ALLEN: All right, Ceci Rodgers, thank you.

Donald Ratajczak, one more for you. What will you be looking for as an economist extraordinaire in the next few months to check out this economy and the effects of Greenspan's moves?

RATAJCZAK: Well, of course, we want to see if indeed the interest rates are having a moderating effect upon the economy without really shutting it down. We don't want to go too far. On the other hand, we want to see what the inflation rates are truly doing once we go beyond the oil situation. And at the present time, I am a little concerned that the Fed may be stepping a little bit too far, because they're not factoring in the natural effect that higher oil prices are going to have upon containing spending.
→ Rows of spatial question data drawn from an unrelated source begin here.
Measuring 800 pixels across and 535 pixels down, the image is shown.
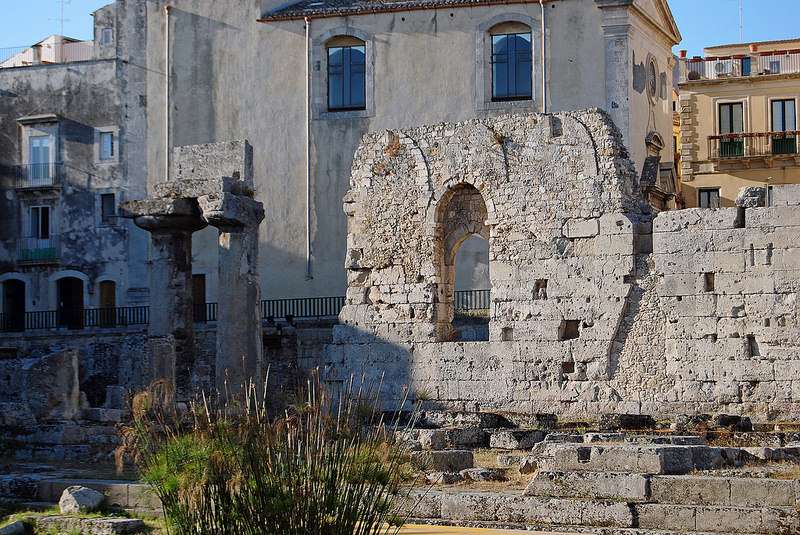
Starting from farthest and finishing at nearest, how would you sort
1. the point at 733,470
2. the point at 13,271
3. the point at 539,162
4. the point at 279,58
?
the point at 13,271
the point at 279,58
the point at 539,162
the point at 733,470

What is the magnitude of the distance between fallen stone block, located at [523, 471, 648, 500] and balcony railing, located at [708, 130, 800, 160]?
24.0 metres

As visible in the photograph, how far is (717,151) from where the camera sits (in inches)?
1308

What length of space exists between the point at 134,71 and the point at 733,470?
2667cm

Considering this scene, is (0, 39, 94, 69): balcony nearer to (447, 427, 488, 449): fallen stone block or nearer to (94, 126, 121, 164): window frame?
(94, 126, 121, 164): window frame

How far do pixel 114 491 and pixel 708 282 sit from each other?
9.05 meters

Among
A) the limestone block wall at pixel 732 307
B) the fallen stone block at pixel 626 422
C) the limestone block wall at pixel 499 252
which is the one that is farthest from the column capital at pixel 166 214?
the fallen stone block at pixel 626 422

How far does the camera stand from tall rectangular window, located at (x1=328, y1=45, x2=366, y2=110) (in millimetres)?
31578

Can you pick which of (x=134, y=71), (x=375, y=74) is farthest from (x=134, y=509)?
(x=134, y=71)

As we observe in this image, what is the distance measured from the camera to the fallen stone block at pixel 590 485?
401 inches

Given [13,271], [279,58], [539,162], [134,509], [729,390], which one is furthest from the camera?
[13,271]

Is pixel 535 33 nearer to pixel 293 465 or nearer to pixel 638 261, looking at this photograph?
pixel 638 261

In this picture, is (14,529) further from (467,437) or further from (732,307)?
(732,307)

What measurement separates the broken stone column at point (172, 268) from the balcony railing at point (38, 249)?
603 inches

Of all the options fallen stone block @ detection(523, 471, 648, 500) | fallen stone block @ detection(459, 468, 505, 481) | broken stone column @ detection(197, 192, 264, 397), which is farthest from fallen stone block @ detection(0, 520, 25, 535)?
broken stone column @ detection(197, 192, 264, 397)
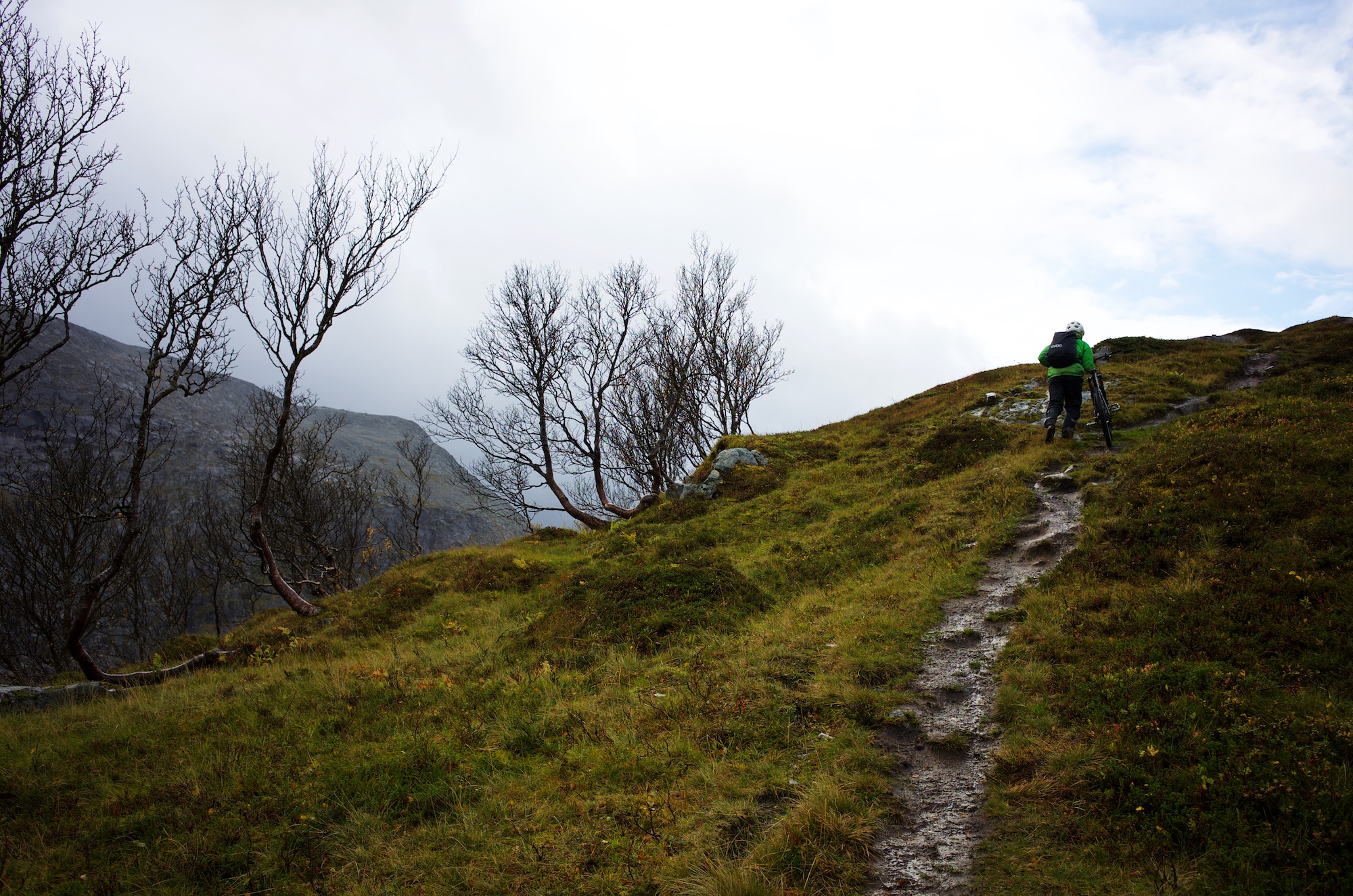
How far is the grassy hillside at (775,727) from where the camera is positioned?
13.1 feet

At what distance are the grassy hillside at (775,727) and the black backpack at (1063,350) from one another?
274 cm

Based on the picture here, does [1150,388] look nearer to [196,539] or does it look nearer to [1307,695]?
[1307,695]

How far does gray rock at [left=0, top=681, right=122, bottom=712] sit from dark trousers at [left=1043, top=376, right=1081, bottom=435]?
2078 centimetres

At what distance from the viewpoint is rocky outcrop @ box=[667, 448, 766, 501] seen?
747 inches

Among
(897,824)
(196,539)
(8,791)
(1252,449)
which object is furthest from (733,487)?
(196,539)

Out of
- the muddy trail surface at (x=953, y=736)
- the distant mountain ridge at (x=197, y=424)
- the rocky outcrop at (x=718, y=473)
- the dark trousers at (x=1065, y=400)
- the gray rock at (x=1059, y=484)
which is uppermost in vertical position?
the distant mountain ridge at (x=197, y=424)

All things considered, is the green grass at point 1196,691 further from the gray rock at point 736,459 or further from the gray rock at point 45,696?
the gray rock at point 45,696

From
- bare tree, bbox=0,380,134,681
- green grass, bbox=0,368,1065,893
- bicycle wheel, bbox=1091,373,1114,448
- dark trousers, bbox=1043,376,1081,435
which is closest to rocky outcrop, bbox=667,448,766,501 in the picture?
green grass, bbox=0,368,1065,893

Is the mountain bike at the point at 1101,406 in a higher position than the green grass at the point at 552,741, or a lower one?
higher

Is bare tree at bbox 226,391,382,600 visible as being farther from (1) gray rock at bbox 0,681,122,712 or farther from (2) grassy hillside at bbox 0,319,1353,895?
(2) grassy hillside at bbox 0,319,1353,895

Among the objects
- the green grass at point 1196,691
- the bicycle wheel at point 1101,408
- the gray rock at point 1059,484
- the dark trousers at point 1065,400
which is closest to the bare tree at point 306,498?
the green grass at point 1196,691

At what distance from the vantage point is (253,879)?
16.0 ft

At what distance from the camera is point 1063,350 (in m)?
13.8

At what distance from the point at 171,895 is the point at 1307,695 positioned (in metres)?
9.20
So they're trying to contain spending and higher oil prices will start to contain spending. And if they both misjudge a little bit, we may slow it down a little bit more than would be desirable. That's my concern.

ALLEN: Donald Ratajczak, we'll keep in close contact with you. Thank you for joining us.

Again, the Fed raising interest rates a quarter point. That was expected. And we'll keep following along what happens in the market today and throughout the week.

We'll take a break. More news in just a moment.